Editor David Helms and I spend time talking about things that don’t matter. It’s part of our unique skill set as men of letters, just a nail in the inestimable contribution we hammer into the framework of Pontotoc each week.
Said editor and I were philosophizing late last week, when I noticed a bunch of jabbering, squawking crows in the tree outside Regina Butler’s window, just north of our office.
“That’s a murder of crows,” I informed Helms. Maybe they were just blackbirds. Are they the same thing?
“Huh?” the editor responded, always astute and incisive.
“A murder of crows,” I repeated. “A group of crows is called a murder. Are you sure you went to Ole Miss?”
“You’re kidding,” said editor interjected, nonplussed.
“I wouldn’t kid about a think like that,” I said. “What gets said on the phone, in cubicles, and gets printed each day is one thing. The natural world demands a purer degree of poetry.”
The conversation started me thinking about other cool, odd names for groups of animals.
We all know a pride of lions, or a gaggle of geese, but the fun names aren’t part of our usual, coffee house banter.
Who knew that a group of otters is called a romp? Isn’t that great? I’m going to shoehorn that into a news story before they shovel dirt on me.
A scurry of squirrels would be exciting to see.
Sports folk would love to see a crash of rhinoceroses, or a thunder of elephants.
Sharped-tongued socialites will enjoy knowing that a group of porcupines is called a prickle.
Every third team in the country is named the tigers. An ambush or steak of tigers is acceptable.
The names get cooler as they go along.
Dan Marino was my favorite football player when I was a kid. Take your pick, either a herd—or, my personal preference--a turmoil of porpoises is the correct nomenclature.
A pod of whales sounds friendly and nonthreatening.
This one is great, very Columbo--a conspiracy of lemurs.
Birders know that a group of Martins is called a richness.

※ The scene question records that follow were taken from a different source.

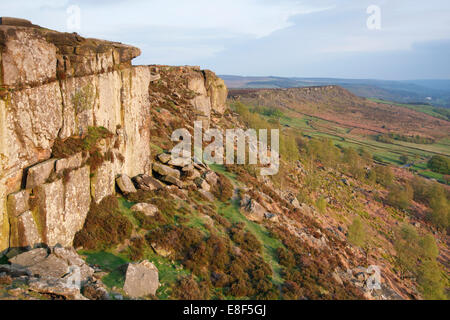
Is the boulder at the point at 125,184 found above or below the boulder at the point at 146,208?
above

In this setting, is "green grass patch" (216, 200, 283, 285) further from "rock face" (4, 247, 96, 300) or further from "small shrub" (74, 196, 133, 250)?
"rock face" (4, 247, 96, 300)

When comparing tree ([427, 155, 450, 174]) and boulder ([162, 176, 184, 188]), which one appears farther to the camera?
tree ([427, 155, 450, 174])

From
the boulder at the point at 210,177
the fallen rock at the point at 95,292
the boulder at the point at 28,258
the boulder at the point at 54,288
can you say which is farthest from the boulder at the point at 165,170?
the boulder at the point at 54,288

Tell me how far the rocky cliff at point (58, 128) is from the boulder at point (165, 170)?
317 cm

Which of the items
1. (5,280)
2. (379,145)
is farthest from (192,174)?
(379,145)

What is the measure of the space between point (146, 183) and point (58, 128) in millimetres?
8367

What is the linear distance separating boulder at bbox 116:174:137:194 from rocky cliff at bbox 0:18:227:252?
1.33 feet

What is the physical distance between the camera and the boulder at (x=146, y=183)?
2223 cm

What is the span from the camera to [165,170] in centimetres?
2566

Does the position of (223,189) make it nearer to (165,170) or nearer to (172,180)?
(172,180)

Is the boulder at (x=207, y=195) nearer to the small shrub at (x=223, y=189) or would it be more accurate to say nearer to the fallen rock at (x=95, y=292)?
the small shrub at (x=223, y=189)

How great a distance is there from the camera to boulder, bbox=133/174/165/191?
22.2m

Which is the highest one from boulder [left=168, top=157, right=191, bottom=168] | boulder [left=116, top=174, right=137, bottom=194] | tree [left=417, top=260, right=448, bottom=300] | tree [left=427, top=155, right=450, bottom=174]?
boulder [left=168, top=157, right=191, bottom=168]

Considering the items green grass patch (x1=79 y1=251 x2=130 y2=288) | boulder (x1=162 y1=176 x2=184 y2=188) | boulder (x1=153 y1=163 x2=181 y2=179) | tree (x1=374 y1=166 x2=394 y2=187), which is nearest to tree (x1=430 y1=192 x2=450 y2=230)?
tree (x1=374 y1=166 x2=394 y2=187)
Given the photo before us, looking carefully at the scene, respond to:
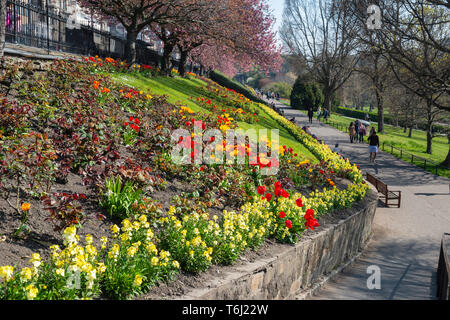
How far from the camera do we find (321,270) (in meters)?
7.34

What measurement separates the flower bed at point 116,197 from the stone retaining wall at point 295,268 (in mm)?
315

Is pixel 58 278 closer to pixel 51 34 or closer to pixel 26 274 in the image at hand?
Answer: pixel 26 274

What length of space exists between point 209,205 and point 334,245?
10.4 ft

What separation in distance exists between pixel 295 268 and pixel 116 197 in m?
2.86

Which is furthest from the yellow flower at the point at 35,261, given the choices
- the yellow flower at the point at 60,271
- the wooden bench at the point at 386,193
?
the wooden bench at the point at 386,193

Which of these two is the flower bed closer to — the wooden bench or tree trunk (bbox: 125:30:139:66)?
the wooden bench

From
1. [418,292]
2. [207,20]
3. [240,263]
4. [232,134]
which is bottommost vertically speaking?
[418,292]

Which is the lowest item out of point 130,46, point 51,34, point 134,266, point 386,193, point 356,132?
point 386,193

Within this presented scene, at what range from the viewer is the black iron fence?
11.2 metres

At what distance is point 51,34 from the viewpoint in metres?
14.8

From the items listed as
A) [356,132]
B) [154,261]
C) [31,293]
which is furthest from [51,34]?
[356,132]
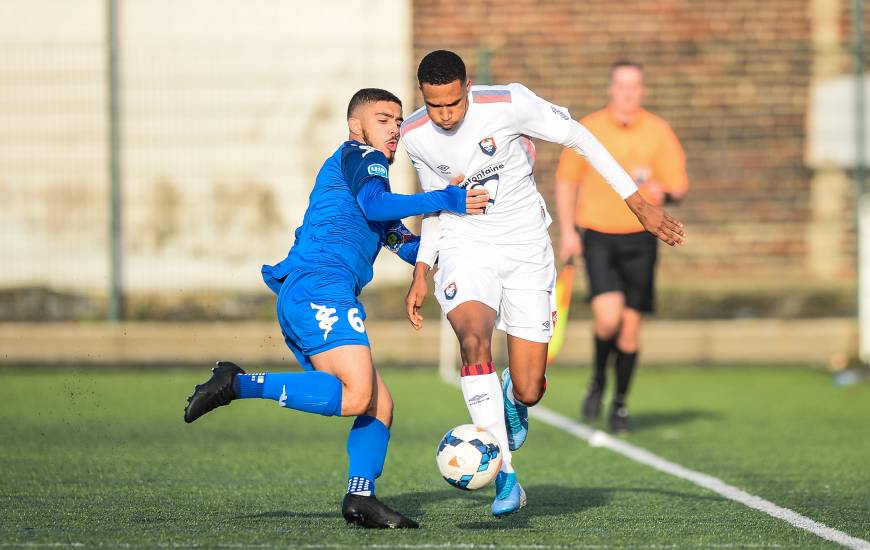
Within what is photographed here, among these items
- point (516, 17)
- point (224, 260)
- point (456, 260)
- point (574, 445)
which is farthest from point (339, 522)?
point (516, 17)

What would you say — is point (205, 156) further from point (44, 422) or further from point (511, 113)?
point (511, 113)

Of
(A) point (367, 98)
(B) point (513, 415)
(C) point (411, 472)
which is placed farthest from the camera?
(C) point (411, 472)

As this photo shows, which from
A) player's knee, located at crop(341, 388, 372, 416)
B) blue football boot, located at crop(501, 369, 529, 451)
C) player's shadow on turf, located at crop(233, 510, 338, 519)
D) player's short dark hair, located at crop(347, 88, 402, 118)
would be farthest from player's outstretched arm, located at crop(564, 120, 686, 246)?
player's shadow on turf, located at crop(233, 510, 338, 519)

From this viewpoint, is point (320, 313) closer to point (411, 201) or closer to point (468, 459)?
point (411, 201)

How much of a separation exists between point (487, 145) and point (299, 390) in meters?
1.44

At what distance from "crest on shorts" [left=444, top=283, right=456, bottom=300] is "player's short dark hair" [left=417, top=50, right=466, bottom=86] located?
0.94 metres

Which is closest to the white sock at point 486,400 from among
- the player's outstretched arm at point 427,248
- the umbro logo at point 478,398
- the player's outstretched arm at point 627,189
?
the umbro logo at point 478,398

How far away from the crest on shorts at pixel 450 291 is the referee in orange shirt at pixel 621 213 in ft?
11.1

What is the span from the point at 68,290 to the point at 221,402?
877cm

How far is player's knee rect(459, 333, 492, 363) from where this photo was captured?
6.10 metres

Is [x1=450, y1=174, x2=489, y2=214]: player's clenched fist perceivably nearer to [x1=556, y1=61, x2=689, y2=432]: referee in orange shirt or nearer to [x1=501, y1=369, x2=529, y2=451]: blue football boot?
[x1=501, y1=369, x2=529, y2=451]: blue football boot

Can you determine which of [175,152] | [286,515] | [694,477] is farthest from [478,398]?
[175,152]

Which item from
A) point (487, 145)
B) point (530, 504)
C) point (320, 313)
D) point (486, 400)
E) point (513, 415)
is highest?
point (487, 145)

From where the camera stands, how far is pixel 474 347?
20.0 feet
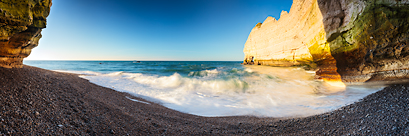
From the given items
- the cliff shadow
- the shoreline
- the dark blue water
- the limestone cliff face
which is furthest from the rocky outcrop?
the dark blue water

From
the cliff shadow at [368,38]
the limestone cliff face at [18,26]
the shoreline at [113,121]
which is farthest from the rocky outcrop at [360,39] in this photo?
the limestone cliff face at [18,26]

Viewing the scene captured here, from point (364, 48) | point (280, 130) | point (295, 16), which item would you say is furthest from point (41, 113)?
point (295, 16)

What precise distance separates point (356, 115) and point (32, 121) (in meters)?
5.88

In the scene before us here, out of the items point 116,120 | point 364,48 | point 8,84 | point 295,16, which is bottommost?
point 116,120

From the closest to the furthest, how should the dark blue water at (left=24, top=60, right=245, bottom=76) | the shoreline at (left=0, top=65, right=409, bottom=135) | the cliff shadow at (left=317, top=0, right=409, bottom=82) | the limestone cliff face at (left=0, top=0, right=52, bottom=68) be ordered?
the shoreline at (left=0, top=65, right=409, bottom=135), the limestone cliff face at (left=0, top=0, right=52, bottom=68), the cliff shadow at (left=317, top=0, right=409, bottom=82), the dark blue water at (left=24, top=60, right=245, bottom=76)

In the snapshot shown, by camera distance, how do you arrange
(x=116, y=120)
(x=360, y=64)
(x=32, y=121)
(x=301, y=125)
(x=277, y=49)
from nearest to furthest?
(x=32, y=121)
(x=116, y=120)
(x=301, y=125)
(x=360, y=64)
(x=277, y=49)

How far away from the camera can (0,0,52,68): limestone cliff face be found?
256cm

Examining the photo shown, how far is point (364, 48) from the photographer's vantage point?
5.66 metres

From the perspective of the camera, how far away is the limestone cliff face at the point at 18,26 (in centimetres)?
256

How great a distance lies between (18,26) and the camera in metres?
2.81

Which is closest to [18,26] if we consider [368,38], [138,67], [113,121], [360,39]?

We say this almost every day, but who knew that a barrel of monkeys is the right term—that, or a troop.
A mob of kangaroos, a trip of goats, and a business of ferrets all sound vaguely menacing, as do a cauldron of bats, a cete of badgers, and a shrewdness of apes.
For us Progress folk, in our bucolic surroundings, a pace of donkeys sounds friendlier. Perhaps a labor of moles, or a skulk of foxes.
At the Progress, we acknowledge all the contemporary monikers. We’re politically and creaturely correct. We welcome and embrace all herds, thunders, conspiracies, troops, skulks, and crashes.